What is Title 42, and what’s next for migrants to the US?

This week marks the end of a coronavirus-related restriction on claiming asylum that has allowed the US to quickly expel migrants at US-Mexico border since 2020.

The rule is known as Title 42, part of an arcane public health law that allows curbs on migration aimed at protecting Americans from disease.

The federal government and US states and cities on the border are trying to prepare for a fresh increase of people coming to the border and seeking permission to stay in the US. Joe Biden has warned the situation will be “chaotic for a while”.

How did Title 42 start?

In March 2020, under Donald Trump, the CDC issued an order limiting migration into the US, saying it was necessary to reduce the spread of Covid.

The order made use of little-used laws dating back more than a century that authorized border officials to immediately remove migrants, including people seeking asylum, overriding their normal rights.

The government argued that areas where migrants were held on the US side of the border after crossing without permission often were not designed to quarantine people or for social distancing. Migrant and human rights advocates condemned Title 42 as a ploy to stop immigration.

The Biden administration continued the policy amid legal battles and criticism from left and right. Liberals say the government is undermining asylum rights and breaking campaign promises about creating a fair and humane system. Rightwingers use inflammatory language about a migrant “invasion” and accuse Joe Biden of running an “open border”.

Title 42 has been used more than 2.8m times since 2020 to expel migrants back across the border. Some people have been exempt, including children traveling alone. But there have been mind-boggling variations in who the law is applied to and how it is enforced, resulting in widespread confusion and, often, chaos at the border.

Why is Title 42 ending?

The Biden administration announced in January it was ending the declared national emergencies linked to the coronavirus. That also spelled the end of using Title 42 to deal with immigration. Thursday was set as the end of the official emergency and the last day Title 42 was expected to be used.

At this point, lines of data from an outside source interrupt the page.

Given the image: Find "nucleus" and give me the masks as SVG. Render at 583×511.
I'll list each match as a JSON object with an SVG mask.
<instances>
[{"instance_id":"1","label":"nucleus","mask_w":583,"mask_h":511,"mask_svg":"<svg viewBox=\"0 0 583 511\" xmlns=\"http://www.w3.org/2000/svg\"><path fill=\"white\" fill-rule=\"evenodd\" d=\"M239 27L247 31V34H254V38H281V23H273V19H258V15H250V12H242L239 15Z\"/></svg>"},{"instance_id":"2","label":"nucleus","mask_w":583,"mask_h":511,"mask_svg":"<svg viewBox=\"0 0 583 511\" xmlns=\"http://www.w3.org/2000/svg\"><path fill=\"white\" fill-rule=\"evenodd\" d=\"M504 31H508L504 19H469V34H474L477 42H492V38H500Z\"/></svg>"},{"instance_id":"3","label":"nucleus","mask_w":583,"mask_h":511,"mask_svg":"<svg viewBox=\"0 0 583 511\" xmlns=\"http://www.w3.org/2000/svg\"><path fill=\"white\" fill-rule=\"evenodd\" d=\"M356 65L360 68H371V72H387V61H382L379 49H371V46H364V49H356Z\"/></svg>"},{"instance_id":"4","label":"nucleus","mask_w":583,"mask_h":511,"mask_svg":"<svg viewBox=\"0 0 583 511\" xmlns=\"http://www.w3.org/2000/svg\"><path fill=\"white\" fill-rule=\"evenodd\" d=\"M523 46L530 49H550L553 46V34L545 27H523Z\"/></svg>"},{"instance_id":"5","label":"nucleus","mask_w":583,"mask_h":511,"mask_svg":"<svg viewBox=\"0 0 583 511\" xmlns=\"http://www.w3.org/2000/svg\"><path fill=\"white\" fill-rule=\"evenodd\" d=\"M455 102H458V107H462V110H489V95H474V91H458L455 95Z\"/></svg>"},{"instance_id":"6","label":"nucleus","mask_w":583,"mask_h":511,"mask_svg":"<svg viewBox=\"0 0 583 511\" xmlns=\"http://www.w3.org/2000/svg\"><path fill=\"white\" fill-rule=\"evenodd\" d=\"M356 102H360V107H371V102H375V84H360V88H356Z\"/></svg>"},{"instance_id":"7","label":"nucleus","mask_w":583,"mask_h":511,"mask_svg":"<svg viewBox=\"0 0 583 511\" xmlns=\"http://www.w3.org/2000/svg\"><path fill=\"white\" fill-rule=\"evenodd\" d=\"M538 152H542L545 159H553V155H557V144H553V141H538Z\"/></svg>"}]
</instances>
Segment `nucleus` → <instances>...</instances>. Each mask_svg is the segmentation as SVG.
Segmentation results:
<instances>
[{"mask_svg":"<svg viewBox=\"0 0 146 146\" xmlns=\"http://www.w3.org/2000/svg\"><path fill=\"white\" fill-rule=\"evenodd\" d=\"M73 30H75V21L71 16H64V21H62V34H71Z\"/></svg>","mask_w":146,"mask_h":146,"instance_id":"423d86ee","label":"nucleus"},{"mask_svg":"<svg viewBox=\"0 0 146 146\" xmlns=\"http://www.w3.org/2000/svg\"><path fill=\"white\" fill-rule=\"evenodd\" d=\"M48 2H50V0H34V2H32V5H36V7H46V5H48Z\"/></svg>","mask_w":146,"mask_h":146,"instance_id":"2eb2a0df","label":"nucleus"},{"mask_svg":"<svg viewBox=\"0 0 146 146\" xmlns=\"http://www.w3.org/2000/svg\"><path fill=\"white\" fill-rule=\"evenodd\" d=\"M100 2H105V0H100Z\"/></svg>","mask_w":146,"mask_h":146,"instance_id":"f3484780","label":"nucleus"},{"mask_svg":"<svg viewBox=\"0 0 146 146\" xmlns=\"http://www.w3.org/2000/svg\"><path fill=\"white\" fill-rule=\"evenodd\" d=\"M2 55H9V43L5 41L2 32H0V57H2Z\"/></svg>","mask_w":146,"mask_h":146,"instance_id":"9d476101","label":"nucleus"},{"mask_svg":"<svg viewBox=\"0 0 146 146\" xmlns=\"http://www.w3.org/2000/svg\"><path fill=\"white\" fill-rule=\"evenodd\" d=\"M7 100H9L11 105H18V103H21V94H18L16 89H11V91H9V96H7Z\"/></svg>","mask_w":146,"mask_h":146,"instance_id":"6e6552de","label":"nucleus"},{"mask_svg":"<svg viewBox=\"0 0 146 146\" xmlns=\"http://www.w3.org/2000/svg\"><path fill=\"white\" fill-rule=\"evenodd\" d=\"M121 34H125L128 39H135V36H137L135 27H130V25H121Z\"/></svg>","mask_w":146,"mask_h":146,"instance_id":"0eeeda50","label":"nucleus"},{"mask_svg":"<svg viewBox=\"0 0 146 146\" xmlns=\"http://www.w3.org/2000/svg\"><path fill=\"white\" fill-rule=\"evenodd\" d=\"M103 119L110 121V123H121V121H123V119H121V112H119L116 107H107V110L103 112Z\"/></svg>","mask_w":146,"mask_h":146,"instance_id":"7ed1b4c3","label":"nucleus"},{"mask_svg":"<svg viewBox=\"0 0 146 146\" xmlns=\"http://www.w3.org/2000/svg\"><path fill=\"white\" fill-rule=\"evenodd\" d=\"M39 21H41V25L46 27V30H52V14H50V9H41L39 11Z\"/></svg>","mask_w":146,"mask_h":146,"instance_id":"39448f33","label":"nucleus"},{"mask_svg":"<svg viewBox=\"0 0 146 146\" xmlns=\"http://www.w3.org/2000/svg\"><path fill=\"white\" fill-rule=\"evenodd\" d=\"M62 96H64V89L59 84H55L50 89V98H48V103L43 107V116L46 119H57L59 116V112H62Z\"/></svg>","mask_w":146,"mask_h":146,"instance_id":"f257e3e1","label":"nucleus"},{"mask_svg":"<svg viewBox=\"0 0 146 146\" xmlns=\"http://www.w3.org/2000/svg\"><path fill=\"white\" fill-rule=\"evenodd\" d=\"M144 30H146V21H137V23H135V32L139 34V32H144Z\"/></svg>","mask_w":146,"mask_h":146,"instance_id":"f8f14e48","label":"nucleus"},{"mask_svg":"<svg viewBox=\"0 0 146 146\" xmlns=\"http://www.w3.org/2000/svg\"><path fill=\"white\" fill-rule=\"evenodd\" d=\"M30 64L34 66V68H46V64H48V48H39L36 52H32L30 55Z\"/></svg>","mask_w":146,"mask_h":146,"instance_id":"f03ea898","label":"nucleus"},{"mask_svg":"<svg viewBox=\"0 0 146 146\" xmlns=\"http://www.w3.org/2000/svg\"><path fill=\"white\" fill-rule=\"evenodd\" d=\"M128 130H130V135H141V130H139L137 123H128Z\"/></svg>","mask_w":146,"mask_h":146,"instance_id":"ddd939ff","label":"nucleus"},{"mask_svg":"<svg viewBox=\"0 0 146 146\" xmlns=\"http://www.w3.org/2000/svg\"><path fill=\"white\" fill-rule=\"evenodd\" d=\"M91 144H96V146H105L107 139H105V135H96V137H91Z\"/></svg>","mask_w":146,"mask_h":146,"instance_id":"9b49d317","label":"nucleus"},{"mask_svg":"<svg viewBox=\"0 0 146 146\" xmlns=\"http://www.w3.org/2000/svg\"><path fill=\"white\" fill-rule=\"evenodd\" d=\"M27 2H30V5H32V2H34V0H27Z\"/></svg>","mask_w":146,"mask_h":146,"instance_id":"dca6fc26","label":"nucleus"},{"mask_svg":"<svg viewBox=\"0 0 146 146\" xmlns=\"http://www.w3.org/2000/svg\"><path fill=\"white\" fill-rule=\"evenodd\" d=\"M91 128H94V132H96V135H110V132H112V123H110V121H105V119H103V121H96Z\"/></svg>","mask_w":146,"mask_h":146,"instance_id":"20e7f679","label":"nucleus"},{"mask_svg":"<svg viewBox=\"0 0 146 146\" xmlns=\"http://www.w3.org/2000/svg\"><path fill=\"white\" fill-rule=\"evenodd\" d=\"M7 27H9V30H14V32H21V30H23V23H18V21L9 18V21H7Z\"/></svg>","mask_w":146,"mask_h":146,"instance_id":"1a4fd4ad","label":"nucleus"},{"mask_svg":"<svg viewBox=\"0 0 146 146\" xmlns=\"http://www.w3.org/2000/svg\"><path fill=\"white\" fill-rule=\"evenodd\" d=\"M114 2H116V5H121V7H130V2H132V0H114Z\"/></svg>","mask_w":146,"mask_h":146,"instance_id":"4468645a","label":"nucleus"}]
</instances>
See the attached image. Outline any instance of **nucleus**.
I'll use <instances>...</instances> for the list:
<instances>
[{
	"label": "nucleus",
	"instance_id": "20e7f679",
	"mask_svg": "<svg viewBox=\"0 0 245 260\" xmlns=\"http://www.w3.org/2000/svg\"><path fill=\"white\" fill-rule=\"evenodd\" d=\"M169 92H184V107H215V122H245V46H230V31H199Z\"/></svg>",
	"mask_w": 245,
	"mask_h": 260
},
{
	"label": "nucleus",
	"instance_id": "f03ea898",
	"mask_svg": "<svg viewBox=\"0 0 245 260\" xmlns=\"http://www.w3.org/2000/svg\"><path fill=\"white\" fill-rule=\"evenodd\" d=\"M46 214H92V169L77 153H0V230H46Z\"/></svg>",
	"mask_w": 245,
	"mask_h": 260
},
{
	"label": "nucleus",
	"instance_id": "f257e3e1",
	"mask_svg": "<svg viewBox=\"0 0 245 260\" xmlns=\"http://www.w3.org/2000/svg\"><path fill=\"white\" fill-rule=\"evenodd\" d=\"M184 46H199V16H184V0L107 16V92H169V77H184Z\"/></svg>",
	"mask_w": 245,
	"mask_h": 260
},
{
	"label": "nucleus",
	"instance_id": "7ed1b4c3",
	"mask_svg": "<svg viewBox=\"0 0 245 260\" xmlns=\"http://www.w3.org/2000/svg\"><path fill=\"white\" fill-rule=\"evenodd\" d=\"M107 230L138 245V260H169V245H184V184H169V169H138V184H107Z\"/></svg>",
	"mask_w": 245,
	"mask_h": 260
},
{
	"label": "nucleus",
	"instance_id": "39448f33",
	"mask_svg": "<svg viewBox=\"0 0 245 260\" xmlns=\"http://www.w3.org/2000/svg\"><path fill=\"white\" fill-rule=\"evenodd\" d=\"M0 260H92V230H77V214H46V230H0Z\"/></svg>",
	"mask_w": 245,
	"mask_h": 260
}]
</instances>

The CDC announced in April 2022 that the rule was no longer needed because Covid vaccines and treatments were widespread. But Republican-leaning states sued to keep it in place. The Biden administration said it wanted to end Title 42 – but in fact tightened restrictions further.

What happens next?

Starting on 12 May, asylum seekers will be allowed to request asylum again at the border and will be interviewed by immigration officers. Those who are found to have a “credible fear” of being persecuted in their home countries can stay in the US and go through the immigration court system until a final determination is made.

That can take years. While some people are detained while their asylum process plays out, the vast majority are freed into the US with notices to report to the authorities or court.

Already some locations along the 2,000-mile-long US-Mexico border are seeing greater numbers of migrants than last winter. The US border patrol chief, Raul Ortiz, said on Twitter on Monday that his agents had stopped about 8,800 migrants a day over a three-day period crossing the border without permission. That was up from about 5,200 a day in March and at a pace to exceed the December tally, the highest month on record. But being able to request asylum will not necessarily mean a higher chance of being allowed to stay in the US and go through the court system than before – and could mean a lower chance.

Does the US have a plan?

Biden administration officials say yes, critics say no.

The federal government has said that it has spent more than a year getting ready for the end of Title 42. It expects more migrants will be crossing initially. Tens of thousands of people have been stuck on the Mexican side of the border after making their way, often in treacherous overland journeys through Central America, towards the US, only to be denied the right to ask for asylum or being expelled after crossing unlawfully.

There have been bursts of chaos and violence in the last two years when people, desperate for a way forward and often destitute by the time they cross the border after harrowing journeys and long waits in Mexico, cross without permission because official ports of entry have been all but closed.

The Biden administration’s strategy has relied on two approaches: providing more – but still limited – legal pathways for migrants to get to the US without just turning up at the border. And toughening border security to try to stop irregular crossings.

And in a new crackdown, Biden is adopting a rule that would generally deny asylum to migrants who first travel through another country before arriving at the border with Mexico. It also wants to screen migrants seeking asylum much more quickly and deport those deemed not qualified – then deny re-entry for five years.

Civil rights groups have condemned Biden’s hardening of policies, comparing it to actions taken by Trump.